Vertebral artery injuries in cervical spine surgery

Surg Neurol Int. 2013 Oct 29;4(Suppl 5):S362-7. doi: 10.4103/2152-7806.120777. eCollection 2013.


Background: Vertebral artery injuries during cervical spine surgery are rare, but potentially fatal. When performing cervical spine surgery, it is imperative that the surgeon has a systematic approach for avoiding, and if necessary, dealing with a vertebral artery injury.

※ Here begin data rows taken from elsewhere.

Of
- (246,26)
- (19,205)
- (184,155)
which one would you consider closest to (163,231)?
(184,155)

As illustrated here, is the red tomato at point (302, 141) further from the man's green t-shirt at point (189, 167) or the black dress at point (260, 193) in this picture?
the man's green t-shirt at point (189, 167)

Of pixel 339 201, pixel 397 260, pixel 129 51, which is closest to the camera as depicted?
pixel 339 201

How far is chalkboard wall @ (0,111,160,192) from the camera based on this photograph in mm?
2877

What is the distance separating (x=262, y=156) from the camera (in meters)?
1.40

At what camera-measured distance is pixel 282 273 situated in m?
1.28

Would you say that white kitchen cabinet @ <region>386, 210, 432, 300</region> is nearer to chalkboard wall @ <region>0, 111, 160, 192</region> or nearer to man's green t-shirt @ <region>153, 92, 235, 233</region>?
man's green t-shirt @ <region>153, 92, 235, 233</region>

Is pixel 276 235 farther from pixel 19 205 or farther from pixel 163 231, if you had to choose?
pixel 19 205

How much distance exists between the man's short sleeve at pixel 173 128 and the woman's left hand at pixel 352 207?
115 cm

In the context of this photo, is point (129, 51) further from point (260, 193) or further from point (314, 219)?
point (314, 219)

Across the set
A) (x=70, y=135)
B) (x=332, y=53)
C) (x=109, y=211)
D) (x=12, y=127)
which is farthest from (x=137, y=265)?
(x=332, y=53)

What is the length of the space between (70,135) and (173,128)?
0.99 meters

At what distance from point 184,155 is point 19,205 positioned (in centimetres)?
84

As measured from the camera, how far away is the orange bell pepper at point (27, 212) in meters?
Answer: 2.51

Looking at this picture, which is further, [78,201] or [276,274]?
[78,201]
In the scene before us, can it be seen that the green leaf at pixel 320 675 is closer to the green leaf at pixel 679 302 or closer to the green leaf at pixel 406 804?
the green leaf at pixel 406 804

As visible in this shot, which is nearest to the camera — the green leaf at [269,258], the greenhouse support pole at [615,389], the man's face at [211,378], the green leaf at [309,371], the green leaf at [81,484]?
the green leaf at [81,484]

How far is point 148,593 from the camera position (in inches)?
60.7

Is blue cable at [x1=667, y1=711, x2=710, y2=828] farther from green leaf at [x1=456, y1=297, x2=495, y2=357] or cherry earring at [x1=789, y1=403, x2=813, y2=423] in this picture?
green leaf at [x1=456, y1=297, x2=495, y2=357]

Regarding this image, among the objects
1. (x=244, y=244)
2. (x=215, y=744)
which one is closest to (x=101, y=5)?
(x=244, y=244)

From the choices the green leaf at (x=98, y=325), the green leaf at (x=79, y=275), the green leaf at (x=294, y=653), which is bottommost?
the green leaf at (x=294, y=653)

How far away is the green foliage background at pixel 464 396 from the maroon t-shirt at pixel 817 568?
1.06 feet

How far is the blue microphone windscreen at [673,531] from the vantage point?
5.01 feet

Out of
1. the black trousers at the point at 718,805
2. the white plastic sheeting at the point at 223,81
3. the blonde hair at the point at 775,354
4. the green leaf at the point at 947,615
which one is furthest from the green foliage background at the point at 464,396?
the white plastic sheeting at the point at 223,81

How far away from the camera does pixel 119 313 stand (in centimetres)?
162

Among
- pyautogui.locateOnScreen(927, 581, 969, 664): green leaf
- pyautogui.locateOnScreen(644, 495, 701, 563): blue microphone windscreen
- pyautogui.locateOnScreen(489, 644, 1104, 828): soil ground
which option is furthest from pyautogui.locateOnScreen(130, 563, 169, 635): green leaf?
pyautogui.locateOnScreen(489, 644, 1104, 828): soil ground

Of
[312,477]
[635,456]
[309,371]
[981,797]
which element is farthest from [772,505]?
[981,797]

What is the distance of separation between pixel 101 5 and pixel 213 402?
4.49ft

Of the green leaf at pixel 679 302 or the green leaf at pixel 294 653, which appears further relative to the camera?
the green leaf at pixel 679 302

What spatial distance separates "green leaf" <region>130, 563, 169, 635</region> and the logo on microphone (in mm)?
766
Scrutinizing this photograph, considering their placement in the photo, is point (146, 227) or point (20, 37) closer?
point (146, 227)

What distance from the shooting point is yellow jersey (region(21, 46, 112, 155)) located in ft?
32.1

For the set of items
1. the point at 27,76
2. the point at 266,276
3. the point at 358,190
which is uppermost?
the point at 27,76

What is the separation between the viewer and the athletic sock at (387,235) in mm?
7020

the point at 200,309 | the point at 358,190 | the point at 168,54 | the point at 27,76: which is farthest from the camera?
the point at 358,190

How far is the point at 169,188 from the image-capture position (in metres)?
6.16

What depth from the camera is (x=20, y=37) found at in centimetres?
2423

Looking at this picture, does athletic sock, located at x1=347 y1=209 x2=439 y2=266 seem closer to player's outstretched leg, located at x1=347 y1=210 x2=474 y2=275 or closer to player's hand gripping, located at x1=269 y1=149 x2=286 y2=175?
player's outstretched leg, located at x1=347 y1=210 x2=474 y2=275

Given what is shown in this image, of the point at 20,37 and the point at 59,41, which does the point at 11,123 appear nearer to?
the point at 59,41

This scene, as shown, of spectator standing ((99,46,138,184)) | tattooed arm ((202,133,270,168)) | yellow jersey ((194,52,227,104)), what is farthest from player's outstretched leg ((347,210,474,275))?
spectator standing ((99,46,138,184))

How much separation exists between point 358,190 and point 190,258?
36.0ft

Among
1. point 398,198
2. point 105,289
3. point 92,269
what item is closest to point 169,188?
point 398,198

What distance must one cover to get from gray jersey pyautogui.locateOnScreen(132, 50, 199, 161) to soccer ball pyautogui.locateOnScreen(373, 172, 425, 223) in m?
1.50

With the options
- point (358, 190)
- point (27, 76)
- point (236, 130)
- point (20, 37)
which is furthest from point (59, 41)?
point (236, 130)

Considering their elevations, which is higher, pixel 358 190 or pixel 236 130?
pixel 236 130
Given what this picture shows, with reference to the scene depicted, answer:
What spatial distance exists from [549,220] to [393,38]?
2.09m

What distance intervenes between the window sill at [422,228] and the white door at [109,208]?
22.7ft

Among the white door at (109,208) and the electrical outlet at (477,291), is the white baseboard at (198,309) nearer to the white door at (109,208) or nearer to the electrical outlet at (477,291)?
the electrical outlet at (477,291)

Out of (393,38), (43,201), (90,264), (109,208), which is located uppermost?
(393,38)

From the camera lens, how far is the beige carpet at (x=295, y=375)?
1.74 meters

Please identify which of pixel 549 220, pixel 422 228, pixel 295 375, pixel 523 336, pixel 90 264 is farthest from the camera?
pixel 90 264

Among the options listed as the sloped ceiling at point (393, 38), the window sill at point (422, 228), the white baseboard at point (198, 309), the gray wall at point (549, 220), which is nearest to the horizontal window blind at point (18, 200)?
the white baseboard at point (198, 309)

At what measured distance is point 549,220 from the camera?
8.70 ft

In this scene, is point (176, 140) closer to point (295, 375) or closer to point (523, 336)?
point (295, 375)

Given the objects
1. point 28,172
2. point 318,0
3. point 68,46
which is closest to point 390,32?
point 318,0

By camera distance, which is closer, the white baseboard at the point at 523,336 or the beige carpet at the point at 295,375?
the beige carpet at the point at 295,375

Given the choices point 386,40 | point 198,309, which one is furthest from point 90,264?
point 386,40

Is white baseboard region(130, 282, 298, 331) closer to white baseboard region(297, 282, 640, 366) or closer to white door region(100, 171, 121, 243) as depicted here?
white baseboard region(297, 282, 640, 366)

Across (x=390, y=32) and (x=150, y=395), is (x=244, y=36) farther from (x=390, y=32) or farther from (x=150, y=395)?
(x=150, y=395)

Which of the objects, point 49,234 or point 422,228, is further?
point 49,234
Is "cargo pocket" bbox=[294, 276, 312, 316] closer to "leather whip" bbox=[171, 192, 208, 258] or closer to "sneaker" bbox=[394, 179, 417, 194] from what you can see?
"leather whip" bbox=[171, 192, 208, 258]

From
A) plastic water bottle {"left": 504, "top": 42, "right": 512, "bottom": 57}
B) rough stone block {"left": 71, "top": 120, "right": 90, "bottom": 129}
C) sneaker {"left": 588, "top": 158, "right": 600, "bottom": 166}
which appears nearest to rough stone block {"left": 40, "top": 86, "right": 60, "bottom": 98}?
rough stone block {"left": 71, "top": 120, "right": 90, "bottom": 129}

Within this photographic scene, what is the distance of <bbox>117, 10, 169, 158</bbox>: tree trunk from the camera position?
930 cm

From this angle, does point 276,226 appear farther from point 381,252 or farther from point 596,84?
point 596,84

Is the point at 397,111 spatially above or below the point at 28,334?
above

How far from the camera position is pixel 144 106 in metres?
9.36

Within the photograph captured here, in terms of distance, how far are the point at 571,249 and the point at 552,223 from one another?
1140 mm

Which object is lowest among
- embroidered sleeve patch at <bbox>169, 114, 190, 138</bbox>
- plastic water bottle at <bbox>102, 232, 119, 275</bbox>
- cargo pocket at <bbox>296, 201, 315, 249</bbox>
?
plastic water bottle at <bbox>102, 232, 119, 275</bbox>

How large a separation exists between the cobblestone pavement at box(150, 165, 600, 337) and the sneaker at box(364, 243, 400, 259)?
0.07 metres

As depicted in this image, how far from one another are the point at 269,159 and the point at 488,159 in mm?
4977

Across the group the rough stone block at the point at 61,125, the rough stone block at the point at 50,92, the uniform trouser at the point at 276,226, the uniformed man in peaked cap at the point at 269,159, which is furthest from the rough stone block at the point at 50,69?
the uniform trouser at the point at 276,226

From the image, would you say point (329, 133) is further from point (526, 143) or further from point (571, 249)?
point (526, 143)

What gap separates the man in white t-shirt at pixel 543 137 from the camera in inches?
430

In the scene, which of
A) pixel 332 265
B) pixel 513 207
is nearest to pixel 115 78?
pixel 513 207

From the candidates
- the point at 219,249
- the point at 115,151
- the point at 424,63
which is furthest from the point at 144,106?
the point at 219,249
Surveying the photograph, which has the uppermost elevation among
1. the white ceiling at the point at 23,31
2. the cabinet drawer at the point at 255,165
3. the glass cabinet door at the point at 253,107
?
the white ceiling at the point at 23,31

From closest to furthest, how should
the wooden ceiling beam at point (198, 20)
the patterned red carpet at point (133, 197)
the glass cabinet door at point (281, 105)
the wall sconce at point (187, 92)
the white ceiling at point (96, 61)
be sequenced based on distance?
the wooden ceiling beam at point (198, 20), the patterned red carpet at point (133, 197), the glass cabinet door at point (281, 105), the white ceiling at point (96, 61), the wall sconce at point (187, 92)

Methods: This is a review paper.

Results: Upper posterior cervical spine surgeries put the vertebral artery at the highest risk, as opposed to anterior subaxial cervical spine procedures, which put the artery at the least risk. A thorough understanding of the complex anatomy of the vertebral artery is mandatory prior to performing cervical spine surgery, and since the vertebral artery can have a variable course, especially in the upper cervical spine, the surgeon must minimize the possibility of an arterial injury by preoperatively assessing the artery with a computed tomography (CT) scan or magnetic resonance imaging (MRI). Intraoperatively, the surgeon must be aware of when the vertebral artery is most at risk, and take precautions to avoid an injury. In the event of an arterial injury, the surgeon must have a plan of action to (1) Achieve control of the hemorrhage. (2) Prevent acute central nervous system ischemia. (3) Prevent postoperative complications such as embolism and pseudoaneurysm.

Conclusion: Prior to performing cervical spine surgery, one must understand the four A's of vertebral artery injuries: Anatomy, Assessment, Avoidance, and Action.

Keywords: Cervical spine surgery; planning; treatment; vertebral artery injury.